La legislatura della lotta alla corruzione. Il presidente della commissione Antimafia Rosy Bindi, ovviamente i ministri Minniti e Orlando, il procuratore nazionale Antimafia Federico Cafiero De Raho, così come l’animatore di Libera don Ciotti hanno però anche rivendicato lo sforzo legislativo fatto in questi anni, che si è accompagnato al contrasto di cui si sono fatti carico la magistratura e le forze dell’ordine.

“La XVII legislatura potrà essere ricordata, probabilmente, come una legislatura costituente per la lotta alle mafie e alla corruzione. Occorre che movimenti e forze politiche dimostrino, in modo autonomo e prima delle indagini della magistratura, di aderire a criteri di candidabilità più stringenti, rispetto alla normativa attuale, indicati nel codice di autoregolamentazione da noi approvato. Perché la politica ha comportamenti che attraverso familismo, trasformismo e clientelismo aprono varchi alla mafia”, ha detto Rosy Bindi. Che nel suo intervento e in maniera più approfondita nella corposa relazione finale elaborata a San Macuto, auspica dall’inizio della prossima legislatura, una apposita sessione dei lavori parlamentari dedicata alle misure di contrasto delle mafie che sia anche l’occasione per fare un tagliando alle norme approvate.

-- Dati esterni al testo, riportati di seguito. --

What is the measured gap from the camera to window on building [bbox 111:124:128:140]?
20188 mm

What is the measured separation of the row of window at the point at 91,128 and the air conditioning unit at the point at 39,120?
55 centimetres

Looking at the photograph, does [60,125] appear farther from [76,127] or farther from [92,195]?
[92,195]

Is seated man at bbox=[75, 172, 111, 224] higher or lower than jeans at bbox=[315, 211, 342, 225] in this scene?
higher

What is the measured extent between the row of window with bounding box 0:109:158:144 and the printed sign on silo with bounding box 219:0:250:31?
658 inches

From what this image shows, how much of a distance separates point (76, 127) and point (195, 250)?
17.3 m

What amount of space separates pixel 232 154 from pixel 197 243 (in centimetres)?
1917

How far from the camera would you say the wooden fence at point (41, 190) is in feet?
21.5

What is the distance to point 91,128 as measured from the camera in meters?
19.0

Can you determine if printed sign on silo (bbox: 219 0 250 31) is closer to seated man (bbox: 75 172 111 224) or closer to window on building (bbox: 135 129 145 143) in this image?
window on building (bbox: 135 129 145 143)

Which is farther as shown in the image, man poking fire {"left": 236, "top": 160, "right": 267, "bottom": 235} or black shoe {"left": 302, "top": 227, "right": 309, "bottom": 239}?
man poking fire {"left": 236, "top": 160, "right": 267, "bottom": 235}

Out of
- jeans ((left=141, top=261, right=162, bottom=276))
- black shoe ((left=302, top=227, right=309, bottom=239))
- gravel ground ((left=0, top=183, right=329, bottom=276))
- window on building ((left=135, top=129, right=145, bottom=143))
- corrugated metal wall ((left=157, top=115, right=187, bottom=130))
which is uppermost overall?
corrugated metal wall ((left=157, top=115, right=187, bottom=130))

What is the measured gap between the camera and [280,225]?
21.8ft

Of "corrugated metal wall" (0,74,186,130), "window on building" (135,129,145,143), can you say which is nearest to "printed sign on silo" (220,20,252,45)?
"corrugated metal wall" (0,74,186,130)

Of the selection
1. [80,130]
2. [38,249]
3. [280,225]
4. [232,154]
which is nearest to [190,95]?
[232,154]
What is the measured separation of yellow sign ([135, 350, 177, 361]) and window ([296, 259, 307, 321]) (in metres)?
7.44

Per la commissione Antimafia il tema delle candidature e della qualità di queste ultime e cioè la questione degli ‘impresentabili’ non si esaurisce certamente con l’esibizione di certificati penali privi di evidenze giudiziarie. Occorre ripensare specialmente agli strumenti e alle informazioni di cui i partiti e i movimenti devono poter disporre, per poter conseguentemente assumere le responsabilità politiche delle scelte, ai fini di una trasparente ed efficace selezione del personale politico e in generale dell’accreditamento di chiunque si candidi a cariche rappresentative. A partire da misure ormai indifferibili come la legge di attuazione dell’articolo 49 della Costituzione sull’organizzazione dei partiti politici.

Allo stesso modo, per l’Antimafia, non può restare inascoltato l’appello lanciato – in occasione degli Stati generali organizzati dal ministero della Giustizia lo scorso 24 novembre 2017 a Milano – dal ministro dell’Interno, il quale ha chiesto “un patto solenne tra i partiti per respingere il voto mafioso, che tanto ha inquinato il voto locale, in particolare nel Meridione dove è stata esponenziale la crescita del numero e dell’importanza degli scioglimenti dei comuni per mafia”.

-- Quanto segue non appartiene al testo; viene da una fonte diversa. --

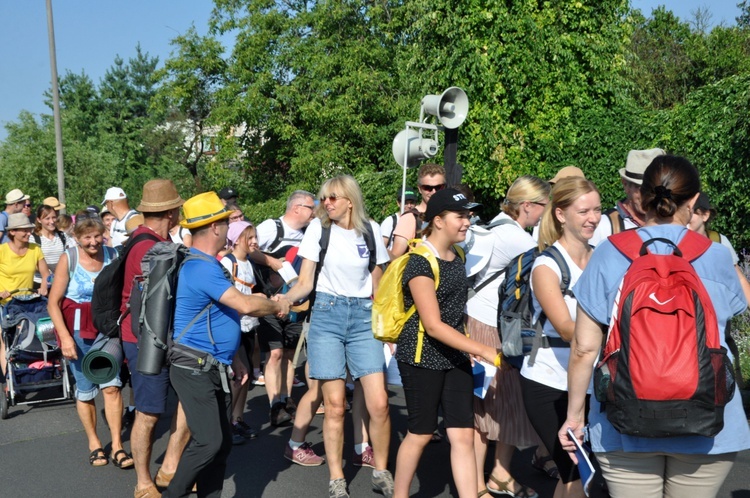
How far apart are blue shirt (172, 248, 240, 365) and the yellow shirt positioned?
494 centimetres

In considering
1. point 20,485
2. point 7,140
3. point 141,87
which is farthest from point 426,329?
point 141,87

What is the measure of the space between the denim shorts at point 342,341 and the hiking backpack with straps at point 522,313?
122cm

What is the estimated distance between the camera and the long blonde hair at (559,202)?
158 inches

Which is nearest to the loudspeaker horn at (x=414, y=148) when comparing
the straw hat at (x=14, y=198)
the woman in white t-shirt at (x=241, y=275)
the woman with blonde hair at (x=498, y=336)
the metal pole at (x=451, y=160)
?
the metal pole at (x=451, y=160)

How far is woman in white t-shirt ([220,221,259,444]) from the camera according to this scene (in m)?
6.86

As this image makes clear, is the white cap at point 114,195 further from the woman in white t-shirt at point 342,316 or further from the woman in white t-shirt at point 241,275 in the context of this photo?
the woman in white t-shirt at point 342,316

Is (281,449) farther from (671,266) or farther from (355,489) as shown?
(671,266)

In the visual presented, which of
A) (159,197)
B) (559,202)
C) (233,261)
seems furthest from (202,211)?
(233,261)

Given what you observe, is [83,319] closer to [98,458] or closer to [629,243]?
[98,458]

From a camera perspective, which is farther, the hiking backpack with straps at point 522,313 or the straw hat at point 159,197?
the straw hat at point 159,197

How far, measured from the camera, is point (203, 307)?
4578mm

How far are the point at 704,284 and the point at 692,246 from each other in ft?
0.45

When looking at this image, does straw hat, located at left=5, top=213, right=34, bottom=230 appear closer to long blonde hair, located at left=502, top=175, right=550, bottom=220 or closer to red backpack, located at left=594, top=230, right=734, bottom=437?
long blonde hair, located at left=502, top=175, right=550, bottom=220

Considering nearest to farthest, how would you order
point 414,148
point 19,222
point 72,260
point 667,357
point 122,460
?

Serve maggiore flessibilità. La riflessione sull’aggiornamento del fondamentale istituto previsto dall’articolo 143 del Tuel sullo scioglimento dei comuni per infiltrazione e condizionamento di tipo mafioso dovrà necessariamente contemplare una “terza via” tra scioglimento e conclusione del procedimento ispettivo, in modo da ampliarne in modo flessibile le condizioni d’uso, sia nella fase che precede sia in quella che segue la decisione sulla permanenza della compagine politica; inoltre, maggiore incisività va trovata anche sulla componente amministrativa, molto spesso di fatto inamovibile.

Il rischio liste civiche. “La situazione di progressivo deterioramento delle condizioni di legalità in seno a molti enti locali – prevalentemente ma non esclusivamente meridionali, si precisa nella relazione conclusiva approvata all’unanimità dalla Commissione Antimafia – è andata di pari passo con l’avanzare dei sintomi di una poco strategica ‘ritiratà dei partiti nazionali da molte zone del Paese, e con la conseguente proliferazione delle liste civiche come unica proposta politica in occasione delle elezioni amministrative. Queste ultime, sciolte da una matrice o da apparentamenti politici chiari, sono risultate frequentemente una sorta di bad company che rischiano di essere stratagemmi per dialogare, o per così dire “civettare”, ora con i partiti tradizionali, di cui riciclano fuoriusciti o esponenti minori, ora con altri ambigui referenti locali, spesso prossimi a soggetti criminali, soprattutto nei piccoli comuni delle regioni di tradizionale insediamento.